Бастилию; по счастью, нас тут разделяет только потолок, и нам удалось установить друг с другом связь через каминную трубу. У нас был всего один напильник на двоих, и каждый перепилил прутья решетки на окне своей камеры.
Соседи спустят нам сверху веревку – они смастерили ее из простыней и одеял, – мы прибавим к ней полосы из своих простыней и одеял, потом они втянут веревку к себе и привяжут ее к пруту решетки, который они намеренно не перепилили; окна в наших камерах расположены одно над другим, и мы все четверо спустимся по этой веревке: они –
из своего окна, а мы – из нашего.
– Превосходно.
– Стало быть, план вам нравится?
– Конечно. А теперь, любезный граф, раз уж нам предстоит бежать вместе, скажите мне откровенно, почему вы очутились в Бастилии?

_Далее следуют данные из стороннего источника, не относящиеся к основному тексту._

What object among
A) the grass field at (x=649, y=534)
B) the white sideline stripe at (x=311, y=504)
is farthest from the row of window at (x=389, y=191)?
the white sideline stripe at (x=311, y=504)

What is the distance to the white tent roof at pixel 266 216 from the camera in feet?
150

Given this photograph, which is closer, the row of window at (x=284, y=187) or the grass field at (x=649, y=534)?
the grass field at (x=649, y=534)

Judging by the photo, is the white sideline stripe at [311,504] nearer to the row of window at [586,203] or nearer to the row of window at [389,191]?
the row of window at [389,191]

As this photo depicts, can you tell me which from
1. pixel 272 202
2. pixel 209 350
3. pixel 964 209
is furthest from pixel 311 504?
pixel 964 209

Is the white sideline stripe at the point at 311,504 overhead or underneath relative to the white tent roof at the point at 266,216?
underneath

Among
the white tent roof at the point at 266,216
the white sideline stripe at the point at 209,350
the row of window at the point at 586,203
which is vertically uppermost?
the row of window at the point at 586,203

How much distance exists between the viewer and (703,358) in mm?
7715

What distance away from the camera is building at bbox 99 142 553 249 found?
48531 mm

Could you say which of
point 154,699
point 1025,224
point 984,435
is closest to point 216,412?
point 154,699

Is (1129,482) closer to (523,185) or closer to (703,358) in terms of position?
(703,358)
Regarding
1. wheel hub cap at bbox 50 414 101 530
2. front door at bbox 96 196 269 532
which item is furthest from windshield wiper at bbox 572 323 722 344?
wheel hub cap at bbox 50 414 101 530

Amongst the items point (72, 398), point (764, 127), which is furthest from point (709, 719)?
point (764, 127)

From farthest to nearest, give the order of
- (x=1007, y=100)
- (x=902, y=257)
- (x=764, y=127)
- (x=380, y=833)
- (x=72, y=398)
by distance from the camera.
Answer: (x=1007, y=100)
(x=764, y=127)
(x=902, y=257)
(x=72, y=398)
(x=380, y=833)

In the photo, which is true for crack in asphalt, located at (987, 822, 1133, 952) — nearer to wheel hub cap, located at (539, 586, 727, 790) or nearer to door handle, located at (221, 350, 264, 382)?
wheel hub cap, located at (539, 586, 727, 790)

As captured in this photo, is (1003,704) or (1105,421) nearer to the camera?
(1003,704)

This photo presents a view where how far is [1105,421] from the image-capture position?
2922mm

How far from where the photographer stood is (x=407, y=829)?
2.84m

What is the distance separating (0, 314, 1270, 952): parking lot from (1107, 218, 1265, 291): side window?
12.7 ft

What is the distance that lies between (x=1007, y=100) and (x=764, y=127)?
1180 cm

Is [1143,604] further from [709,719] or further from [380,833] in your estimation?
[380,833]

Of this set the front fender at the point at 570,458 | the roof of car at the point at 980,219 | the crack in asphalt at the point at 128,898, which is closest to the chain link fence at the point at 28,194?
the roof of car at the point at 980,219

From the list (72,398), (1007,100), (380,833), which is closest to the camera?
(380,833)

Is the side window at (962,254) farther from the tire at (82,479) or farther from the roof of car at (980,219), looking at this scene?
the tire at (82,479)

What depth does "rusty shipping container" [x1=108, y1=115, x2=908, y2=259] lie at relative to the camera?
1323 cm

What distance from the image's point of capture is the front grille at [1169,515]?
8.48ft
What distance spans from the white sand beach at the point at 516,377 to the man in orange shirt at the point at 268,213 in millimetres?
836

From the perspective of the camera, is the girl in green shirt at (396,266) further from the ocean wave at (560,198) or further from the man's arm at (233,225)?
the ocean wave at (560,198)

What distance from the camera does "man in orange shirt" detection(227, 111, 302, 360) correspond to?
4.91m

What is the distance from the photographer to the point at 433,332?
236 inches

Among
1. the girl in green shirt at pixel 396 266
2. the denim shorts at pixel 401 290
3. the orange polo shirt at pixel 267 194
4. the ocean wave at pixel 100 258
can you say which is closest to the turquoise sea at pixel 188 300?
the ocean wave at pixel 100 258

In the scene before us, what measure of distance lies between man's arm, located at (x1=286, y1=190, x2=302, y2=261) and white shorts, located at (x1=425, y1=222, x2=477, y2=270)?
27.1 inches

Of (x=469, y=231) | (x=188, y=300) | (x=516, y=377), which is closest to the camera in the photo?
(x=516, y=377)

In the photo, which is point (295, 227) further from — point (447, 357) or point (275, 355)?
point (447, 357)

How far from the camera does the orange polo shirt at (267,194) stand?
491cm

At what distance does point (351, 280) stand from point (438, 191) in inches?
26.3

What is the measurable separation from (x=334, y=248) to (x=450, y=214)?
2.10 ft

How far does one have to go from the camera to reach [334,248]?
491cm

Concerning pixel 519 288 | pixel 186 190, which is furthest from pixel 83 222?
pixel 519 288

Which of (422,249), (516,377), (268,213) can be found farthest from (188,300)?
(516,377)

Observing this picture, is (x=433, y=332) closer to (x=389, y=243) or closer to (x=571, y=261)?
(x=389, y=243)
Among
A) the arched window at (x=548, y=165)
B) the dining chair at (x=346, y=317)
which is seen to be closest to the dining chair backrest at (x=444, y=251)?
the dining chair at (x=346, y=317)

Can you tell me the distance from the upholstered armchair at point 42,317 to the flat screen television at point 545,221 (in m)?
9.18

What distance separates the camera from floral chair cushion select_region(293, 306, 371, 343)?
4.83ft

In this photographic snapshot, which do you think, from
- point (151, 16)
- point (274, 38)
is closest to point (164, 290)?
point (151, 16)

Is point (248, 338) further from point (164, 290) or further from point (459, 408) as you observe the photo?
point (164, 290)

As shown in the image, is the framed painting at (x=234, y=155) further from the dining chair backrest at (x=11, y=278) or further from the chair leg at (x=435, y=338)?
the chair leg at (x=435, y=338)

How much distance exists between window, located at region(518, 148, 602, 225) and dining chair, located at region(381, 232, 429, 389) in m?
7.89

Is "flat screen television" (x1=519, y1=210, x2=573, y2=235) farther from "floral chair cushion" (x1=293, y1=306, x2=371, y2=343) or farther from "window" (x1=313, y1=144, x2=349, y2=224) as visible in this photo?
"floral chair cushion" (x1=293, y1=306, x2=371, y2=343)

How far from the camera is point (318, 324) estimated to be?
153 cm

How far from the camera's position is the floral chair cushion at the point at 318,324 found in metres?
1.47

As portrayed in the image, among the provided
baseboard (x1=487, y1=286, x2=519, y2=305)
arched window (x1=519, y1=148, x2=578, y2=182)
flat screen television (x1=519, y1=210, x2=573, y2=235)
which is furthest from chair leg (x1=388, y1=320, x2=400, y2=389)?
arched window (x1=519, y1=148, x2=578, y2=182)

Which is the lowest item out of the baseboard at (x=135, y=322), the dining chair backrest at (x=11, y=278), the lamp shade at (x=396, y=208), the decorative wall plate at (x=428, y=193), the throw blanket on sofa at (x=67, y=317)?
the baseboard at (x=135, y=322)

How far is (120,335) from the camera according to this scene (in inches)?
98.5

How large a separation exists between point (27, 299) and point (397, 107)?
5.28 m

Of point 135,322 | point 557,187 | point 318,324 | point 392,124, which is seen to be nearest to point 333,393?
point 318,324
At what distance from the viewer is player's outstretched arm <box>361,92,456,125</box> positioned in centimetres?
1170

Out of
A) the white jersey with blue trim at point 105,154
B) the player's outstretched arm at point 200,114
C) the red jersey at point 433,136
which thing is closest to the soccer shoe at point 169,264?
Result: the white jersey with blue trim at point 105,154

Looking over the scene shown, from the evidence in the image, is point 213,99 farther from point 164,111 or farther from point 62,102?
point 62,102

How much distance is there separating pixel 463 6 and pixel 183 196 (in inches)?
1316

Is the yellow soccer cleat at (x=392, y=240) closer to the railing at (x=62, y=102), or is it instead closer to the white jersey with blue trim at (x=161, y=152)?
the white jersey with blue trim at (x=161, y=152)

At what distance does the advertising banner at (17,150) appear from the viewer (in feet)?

– Вам это непременно хочется знать?
– Да, и мною движет не просто любопытство, – ответил
Роже. – По тяжести вашего проступка я смогу судить о тяжести моего собственного; вы провели в темнице десять лет, и я буду приблизительно знать, сколько лет король собирался продержать меня на своем иждивении.
– Хорошо, я отвечу вам: я имел неосторожность сказать…
– Вы имели неосторожность сказать?. – повторил шевалье.
– Что король… – продолжал граф, понижая голос.
– Что король?.
– Стал настолько слеп…
– Настолько слеп…
– Настолько слеп, что смотрит теперь на все сквозь очки госпожи де Ментенон.
– Как! – вырвалось у Роже. – И только из-за этого вы уже целых десять лет…
– Тише, тише!
– Вы уже целых десять лет томитесь в заключении из-за нескольких этих слов?
– Десять лет, три месяца и пять дней.